#### Aim:
Quote every one of the entries below word for word, leaving out the pictures.

#### Image-linked spatial questions:
....................

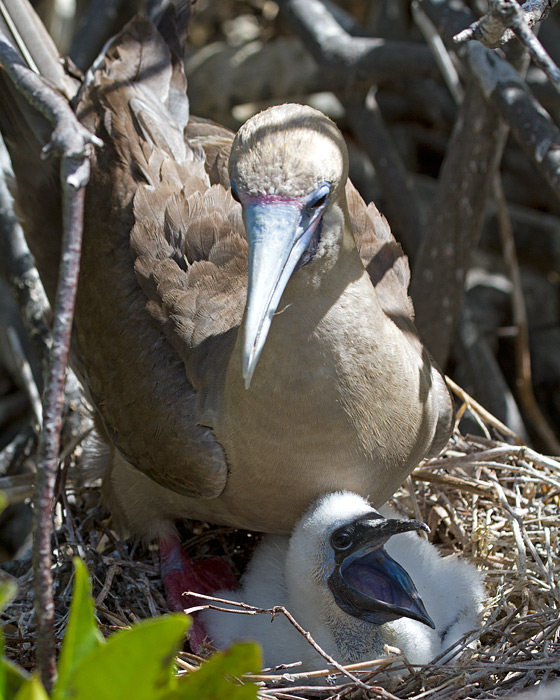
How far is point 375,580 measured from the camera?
9.53ft

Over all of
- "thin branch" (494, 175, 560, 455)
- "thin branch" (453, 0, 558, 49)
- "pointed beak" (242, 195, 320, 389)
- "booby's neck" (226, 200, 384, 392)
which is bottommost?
"thin branch" (494, 175, 560, 455)

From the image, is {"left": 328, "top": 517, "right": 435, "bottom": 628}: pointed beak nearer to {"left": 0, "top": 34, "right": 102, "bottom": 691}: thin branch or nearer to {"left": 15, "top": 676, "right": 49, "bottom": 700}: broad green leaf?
{"left": 0, "top": 34, "right": 102, "bottom": 691}: thin branch

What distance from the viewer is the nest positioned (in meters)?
2.58

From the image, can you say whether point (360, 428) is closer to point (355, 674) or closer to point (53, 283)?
point (355, 674)

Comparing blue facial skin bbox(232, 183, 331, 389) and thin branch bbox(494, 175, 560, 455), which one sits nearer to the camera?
blue facial skin bbox(232, 183, 331, 389)

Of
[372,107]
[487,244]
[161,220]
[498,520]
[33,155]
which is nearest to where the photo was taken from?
[161,220]

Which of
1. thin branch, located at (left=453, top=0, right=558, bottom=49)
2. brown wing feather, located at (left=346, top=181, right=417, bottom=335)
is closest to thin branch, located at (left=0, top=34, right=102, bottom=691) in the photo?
thin branch, located at (left=453, top=0, right=558, bottom=49)

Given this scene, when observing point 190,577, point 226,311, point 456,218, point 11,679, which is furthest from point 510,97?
point 11,679

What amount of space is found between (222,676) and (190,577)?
1775 mm

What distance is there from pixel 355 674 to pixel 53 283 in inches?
82.0

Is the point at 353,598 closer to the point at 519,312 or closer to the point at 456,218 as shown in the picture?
the point at 456,218

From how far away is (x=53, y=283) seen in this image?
379 centimetres

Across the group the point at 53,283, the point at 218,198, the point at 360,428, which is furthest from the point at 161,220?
the point at 360,428

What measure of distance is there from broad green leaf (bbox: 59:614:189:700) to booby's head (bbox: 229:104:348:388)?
888 millimetres
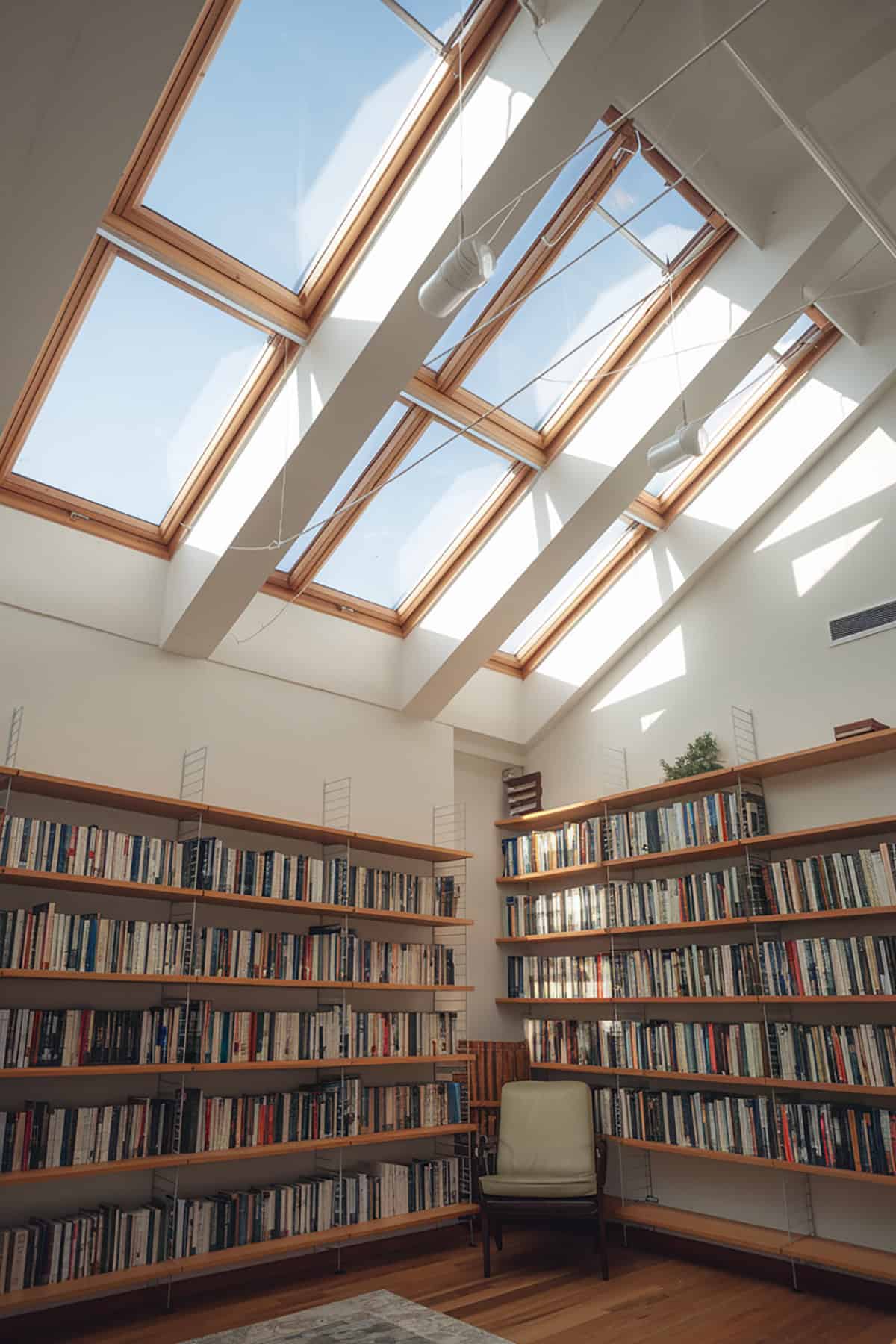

....................

#### Response for this exercise:
How far is point 375,580 measured from the camera?
9.53ft

Over all of
- "thin branch" (494, 175, 560, 455)
- "thin branch" (453, 0, 558, 49)
- "pointed beak" (242, 195, 320, 389)
- "booby's neck" (226, 200, 384, 392)
which is bottommost?
"thin branch" (494, 175, 560, 455)

From the image, is {"left": 328, "top": 517, "right": 435, "bottom": 628}: pointed beak nearer to {"left": 0, "top": 34, "right": 102, "bottom": 691}: thin branch or nearer to {"left": 15, "top": 676, "right": 49, "bottom": 700}: broad green leaf?
{"left": 0, "top": 34, "right": 102, "bottom": 691}: thin branch

What distance from the viewer is the nest positioned (in meters)?
2.58

From the image, can you say whether point (360, 428) is closer to point (355, 674) or closer to point (53, 283)?
point (355, 674)

Comparing blue facial skin bbox(232, 183, 331, 389) and thin branch bbox(494, 175, 560, 455), which one sits nearer to the camera?
blue facial skin bbox(232, 183, 331, 389)

Of
[372,107]
[487,244]
[161,220]
[498,520]
[33,155]
which is nearest to where the photo was taken from?
[161,220]

Which of
1. thin branch, located at (left=453, top=0, right=558, bottom=49)
2. brown wing feather, located at (left=346, top=181, right=417, bottom=335)
is closest to thin branch, located at (left=0, top=34, right=102, bottom=691) in the photo?
thin branch, located at (left=453, top=0, right=558, bottom=49)

Given this scene, when observing point 190,577, point 226,311, point 456,218, point 11,679, which is furthest from point 510,97?
point 11,679

What amount of space is found between (222,676) and (190,577)?
1775 mm

What distance is there from pixel 355 674 to pixel 53 283 in inches?
82.0

Is the point at 353,598 closer to the point at 519,312 or closer to the point at 456,218 as shown in the picture?
the point at 456,218

From how far away is (x=53, y=283) seen in this image?
379 centimetres

Across the group the point at 53,283, the point at 218,198, the point at 360,428, which is furthest from the point at 161,220?
the point at 360,428

What measure of distance is there from broad green leaf (bbox: 59:614:189:700) to booby's head (bbox: 229:104:348:388)?
888 millimetres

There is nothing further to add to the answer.